Bradley richtete sich auf und drehte sich nach dem Fahrer um, der immer noch seinen Pflug und das glänzende Schaufelblatt inspizierte, das allein schon eine halbe Tonne wog. Im vergangenen Winter hatten sie mit einem ähnlichen Modell einem VW-Käfer den Kotflügel abgerissen, ehe sie überhaupt gemerkt hatten, dass unter dem Schnee ein abgestelltes Auto stand. Bradley wusste noch genau, wie das Schaufelblatt das Metall einfach so aus dem Wagen gerissen hatte, wie ein Fleischmesser, das ein gekochtes Hühnchen zerteilt. Und der Käfer mit seiner modischen gelben Lackierung hatte ihn tatsächlich an ein Hühnchen aus dem Supermarkt erinnert. Damals hatten er und sein Fahrer einige Sekunden auf den Metallfetzen gestarrt, der sich an der Pflugschar verfangen hatte, ohne zu erkennen, worum es sich handelte, bis der Wind den Kotflügel, der seine Scheinwerferkabel wie durchgetrennte Sehnen hinter sich herzog, erfasst und die Straße entlanggeweht hatte.

Jetzt rief sich Trevor Bradley dieses Bild wieder ins Gedächtnis zurück. Gerade eben war etwas gegen den Pflug geprallt und vom Schaufelblatt ein Stück mitgeschleift worden. Er erinnerte sich an etwas, das für den Bruchteil einer Sekunde im seitlich wegspritzenden Schnee gewinkt hatte. Anfangs hatte sein Verstand dieses Ding nicht einordnen können, doch jetzt identifizierte er es eindeutig als menschlichen Arm.

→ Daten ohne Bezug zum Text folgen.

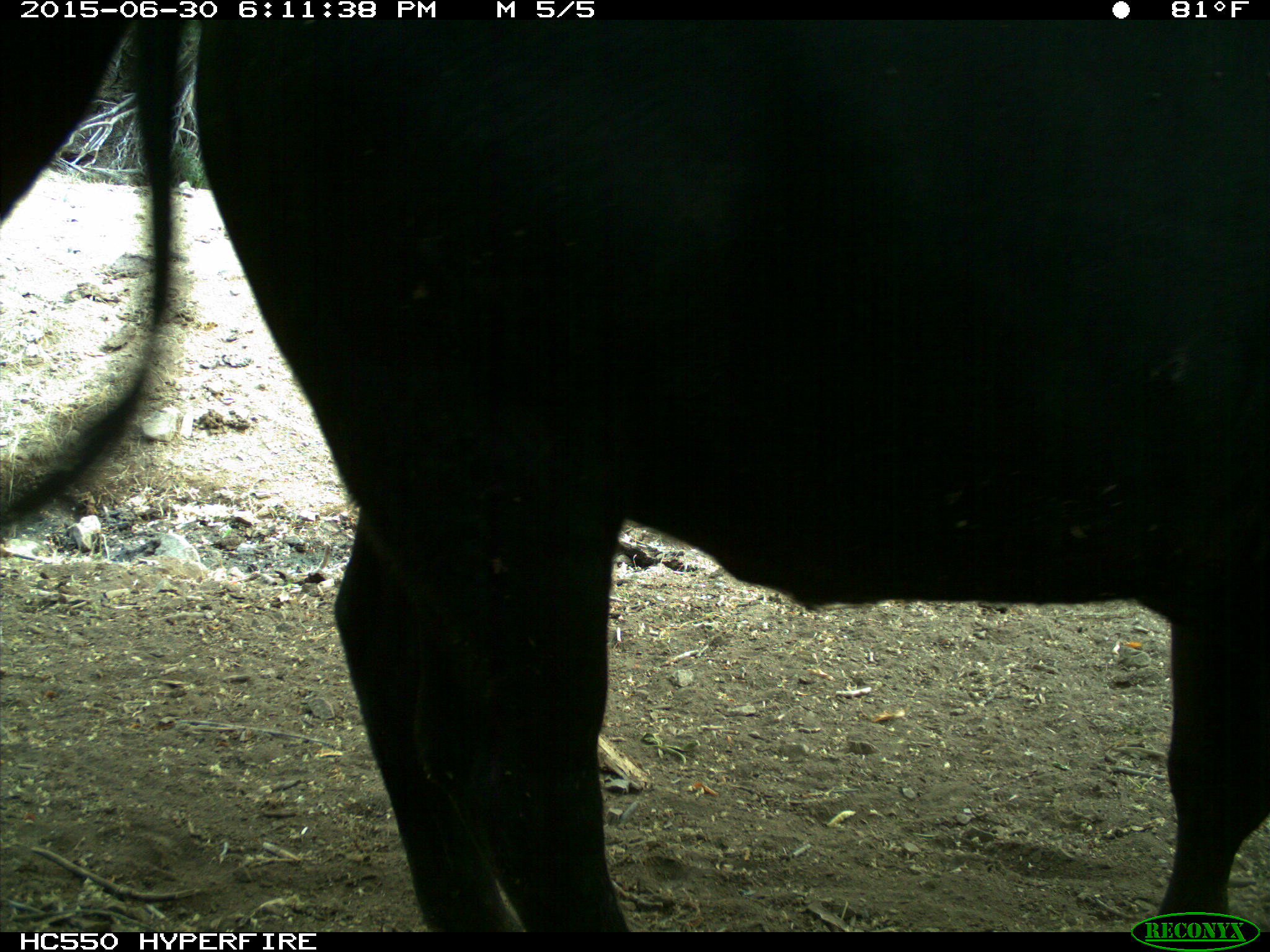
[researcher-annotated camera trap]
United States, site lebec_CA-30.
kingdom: Animalia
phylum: Chordata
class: Mammalia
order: Artiodactyla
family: Bovidae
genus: Bos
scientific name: Bos taurus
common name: domestic cow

Außerdem war da noch das Gesicht gewesen. Der Arm und das Gesicht waren alles, was er von dem Körper gesehen hatte, den der Schneepflug aufgegabelt und in die Dunkelheit geschleudert hatte.

Er spürte, dass er würgen musste, und beschloss, sich lieber nicht vorzustellen, was der Schneepflug womöglich mit dem Rest angestellt hatte.

Bradley öffnete den Mund und rief den Fahrer.

»Jack!«

Doch seine Stimme war zu leise in der kalten Luft, außerdem ging sie im Dröhnen eines Düsenflugzeugs unter, das in den dichten Wolken über ihnen seine Anflugschneise nach Manchester suchte. Das Dröhnen der Triebwerke ließ die Windschutzscheibe des Schneepflugs vibrieren, ehe es langsam nachließ und hinter der Kuppe des Irontongue Hill verklang. Es war eine Boeing 767 der Air Canada, kurz vor dem Ende ihres siebenstündigen Fluges aus Toronto.